__Set task__.
Output exactly, please, the lines of the records below from the one containing "What distance separates the" through the final line.

__Task material__.
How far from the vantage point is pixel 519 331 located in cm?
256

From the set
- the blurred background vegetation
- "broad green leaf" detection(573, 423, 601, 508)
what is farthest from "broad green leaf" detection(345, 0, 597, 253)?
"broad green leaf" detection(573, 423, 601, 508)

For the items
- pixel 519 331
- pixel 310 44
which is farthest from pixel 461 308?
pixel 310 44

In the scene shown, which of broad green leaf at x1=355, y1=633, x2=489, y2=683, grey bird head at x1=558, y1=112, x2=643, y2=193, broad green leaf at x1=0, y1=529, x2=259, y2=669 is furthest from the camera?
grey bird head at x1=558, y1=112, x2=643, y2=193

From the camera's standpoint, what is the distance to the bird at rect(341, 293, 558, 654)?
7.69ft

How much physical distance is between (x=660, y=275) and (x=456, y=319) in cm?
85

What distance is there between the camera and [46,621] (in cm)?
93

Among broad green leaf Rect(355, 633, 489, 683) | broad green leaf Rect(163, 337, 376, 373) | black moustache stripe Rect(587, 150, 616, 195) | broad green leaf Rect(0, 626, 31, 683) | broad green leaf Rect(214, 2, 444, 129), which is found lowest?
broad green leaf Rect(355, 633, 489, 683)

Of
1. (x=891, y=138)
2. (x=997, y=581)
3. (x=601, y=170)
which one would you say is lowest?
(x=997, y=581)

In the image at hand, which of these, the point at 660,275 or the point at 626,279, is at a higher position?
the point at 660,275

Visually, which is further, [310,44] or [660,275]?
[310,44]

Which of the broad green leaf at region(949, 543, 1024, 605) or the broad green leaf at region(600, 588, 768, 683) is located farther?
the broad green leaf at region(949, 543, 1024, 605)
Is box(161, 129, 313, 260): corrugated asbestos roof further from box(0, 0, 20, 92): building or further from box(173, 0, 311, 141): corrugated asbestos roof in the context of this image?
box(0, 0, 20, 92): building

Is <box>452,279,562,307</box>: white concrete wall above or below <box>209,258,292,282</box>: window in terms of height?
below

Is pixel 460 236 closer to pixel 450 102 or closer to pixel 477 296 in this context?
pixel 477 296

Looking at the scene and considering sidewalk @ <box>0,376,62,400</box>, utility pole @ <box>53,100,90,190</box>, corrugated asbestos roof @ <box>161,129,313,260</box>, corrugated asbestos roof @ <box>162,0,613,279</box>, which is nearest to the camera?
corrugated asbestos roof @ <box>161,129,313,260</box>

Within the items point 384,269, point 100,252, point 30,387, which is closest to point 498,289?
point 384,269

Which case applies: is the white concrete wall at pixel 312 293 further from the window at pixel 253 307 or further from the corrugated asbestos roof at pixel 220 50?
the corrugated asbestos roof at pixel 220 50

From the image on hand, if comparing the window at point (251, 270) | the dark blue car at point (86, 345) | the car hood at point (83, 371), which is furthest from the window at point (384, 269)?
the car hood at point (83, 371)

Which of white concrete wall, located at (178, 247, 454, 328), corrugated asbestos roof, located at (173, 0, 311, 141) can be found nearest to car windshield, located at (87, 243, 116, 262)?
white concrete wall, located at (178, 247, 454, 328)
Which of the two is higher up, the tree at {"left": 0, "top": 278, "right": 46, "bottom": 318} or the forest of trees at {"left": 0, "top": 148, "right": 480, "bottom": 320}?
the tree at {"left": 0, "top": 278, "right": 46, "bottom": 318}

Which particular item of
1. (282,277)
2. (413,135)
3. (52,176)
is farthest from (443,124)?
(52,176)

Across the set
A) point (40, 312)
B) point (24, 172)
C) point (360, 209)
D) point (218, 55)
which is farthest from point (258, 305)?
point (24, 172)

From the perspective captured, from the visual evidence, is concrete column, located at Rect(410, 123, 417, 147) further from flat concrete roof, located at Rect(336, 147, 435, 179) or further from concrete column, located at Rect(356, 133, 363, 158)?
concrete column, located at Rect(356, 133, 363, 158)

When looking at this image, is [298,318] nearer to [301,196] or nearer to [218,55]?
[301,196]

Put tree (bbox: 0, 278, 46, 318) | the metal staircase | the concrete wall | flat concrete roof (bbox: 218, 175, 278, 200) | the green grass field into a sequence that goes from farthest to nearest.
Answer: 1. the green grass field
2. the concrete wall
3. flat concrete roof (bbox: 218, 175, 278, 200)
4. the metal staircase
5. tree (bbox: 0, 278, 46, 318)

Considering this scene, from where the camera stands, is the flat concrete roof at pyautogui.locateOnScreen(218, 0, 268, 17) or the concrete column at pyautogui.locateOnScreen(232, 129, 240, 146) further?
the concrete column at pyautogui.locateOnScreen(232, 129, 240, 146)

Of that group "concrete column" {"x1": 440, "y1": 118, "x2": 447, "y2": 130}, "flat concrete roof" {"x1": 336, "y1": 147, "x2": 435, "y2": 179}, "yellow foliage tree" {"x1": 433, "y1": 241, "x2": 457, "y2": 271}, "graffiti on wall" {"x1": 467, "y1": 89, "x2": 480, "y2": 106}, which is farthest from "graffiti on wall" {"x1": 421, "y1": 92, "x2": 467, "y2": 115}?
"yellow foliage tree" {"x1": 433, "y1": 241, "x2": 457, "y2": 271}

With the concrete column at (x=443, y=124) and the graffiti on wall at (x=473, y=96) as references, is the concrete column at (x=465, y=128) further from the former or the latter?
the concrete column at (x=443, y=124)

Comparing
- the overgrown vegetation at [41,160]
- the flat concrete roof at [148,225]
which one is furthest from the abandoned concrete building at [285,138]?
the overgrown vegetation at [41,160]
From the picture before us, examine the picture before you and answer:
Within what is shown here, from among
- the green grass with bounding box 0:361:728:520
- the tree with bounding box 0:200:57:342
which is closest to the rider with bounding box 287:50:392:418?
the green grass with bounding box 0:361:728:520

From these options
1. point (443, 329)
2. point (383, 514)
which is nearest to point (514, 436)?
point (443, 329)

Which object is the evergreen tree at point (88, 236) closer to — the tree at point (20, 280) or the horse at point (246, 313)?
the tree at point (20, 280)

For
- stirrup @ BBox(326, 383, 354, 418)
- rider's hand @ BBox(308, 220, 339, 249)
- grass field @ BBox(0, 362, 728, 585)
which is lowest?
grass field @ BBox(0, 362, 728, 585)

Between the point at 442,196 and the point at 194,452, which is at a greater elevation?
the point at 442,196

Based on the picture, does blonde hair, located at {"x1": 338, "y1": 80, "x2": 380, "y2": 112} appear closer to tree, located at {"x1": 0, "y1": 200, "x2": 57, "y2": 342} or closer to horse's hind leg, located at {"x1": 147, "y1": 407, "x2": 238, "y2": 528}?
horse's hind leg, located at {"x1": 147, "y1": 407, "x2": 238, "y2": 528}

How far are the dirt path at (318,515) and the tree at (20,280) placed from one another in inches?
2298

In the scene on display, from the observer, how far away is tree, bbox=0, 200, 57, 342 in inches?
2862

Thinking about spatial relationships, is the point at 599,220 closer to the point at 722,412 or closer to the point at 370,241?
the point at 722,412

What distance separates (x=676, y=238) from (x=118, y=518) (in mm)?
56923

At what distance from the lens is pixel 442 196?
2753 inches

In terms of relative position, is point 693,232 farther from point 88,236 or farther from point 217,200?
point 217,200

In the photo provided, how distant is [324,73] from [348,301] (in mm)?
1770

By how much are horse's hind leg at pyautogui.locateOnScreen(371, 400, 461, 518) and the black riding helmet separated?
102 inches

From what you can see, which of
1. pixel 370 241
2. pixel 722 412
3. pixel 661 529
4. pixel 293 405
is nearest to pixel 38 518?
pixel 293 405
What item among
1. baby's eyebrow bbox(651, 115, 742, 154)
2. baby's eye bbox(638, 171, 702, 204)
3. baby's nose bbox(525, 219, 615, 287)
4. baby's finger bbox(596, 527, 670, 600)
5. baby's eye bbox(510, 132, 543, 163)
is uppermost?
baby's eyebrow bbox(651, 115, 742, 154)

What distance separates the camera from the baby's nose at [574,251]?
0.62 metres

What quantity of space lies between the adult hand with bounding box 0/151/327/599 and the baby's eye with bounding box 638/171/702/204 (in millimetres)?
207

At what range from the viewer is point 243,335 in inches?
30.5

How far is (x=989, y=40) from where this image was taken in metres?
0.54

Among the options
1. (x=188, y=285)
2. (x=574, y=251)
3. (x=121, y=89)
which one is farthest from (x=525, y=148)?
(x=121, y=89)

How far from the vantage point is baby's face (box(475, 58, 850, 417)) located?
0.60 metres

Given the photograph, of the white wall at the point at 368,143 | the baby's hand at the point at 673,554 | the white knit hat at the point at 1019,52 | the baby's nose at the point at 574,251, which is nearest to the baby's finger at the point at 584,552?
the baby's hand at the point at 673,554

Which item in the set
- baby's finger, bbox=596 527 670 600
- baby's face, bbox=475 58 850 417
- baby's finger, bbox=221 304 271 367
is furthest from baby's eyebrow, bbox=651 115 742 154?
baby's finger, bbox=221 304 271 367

__Task result__.
What distance separates the camera from the baby's nose at [574,251]?
0.62 metres

What quantity of space lies between the adult hand with bounding box 0/151/327/599 and the baby's eye with bounding box 638/171/702/204 (in millimetres)?
207

At what range from the viewer is point 243,335 in inches?
30.5

How far is (x=989, y=40) from where this image was taken in metres?
0.54

Among the options
1. (x=188, y=285)
2. (x=574, y=251)
3. (x=121, y=89)
which one is farthest from (x=525, y=148)?
(x=121, y=89)

How far from the vantage point is baby's face (box(475, 58, 850, 417)) located?
0.60 metres

Given the photograph, of the white wall at the point at 368,143 | the baby's hand at the point at 673,554 | the white knit hat at the point at 1019,52 | the baby's nose at the point at 574,251, which is nearest to the baby's finger at the point at 584,552?
the baby's hand at the point at 673,554

Which item in the set
- baby's finger, bbox=596 527 670 600
- baby's face, bbox=475 58 850 417
- baby's finger, bbox=221 304 271 367
is furthest from baby's eyebrow, bbox=651 115 742 154?
baby's finger, bbox=221 304 271 367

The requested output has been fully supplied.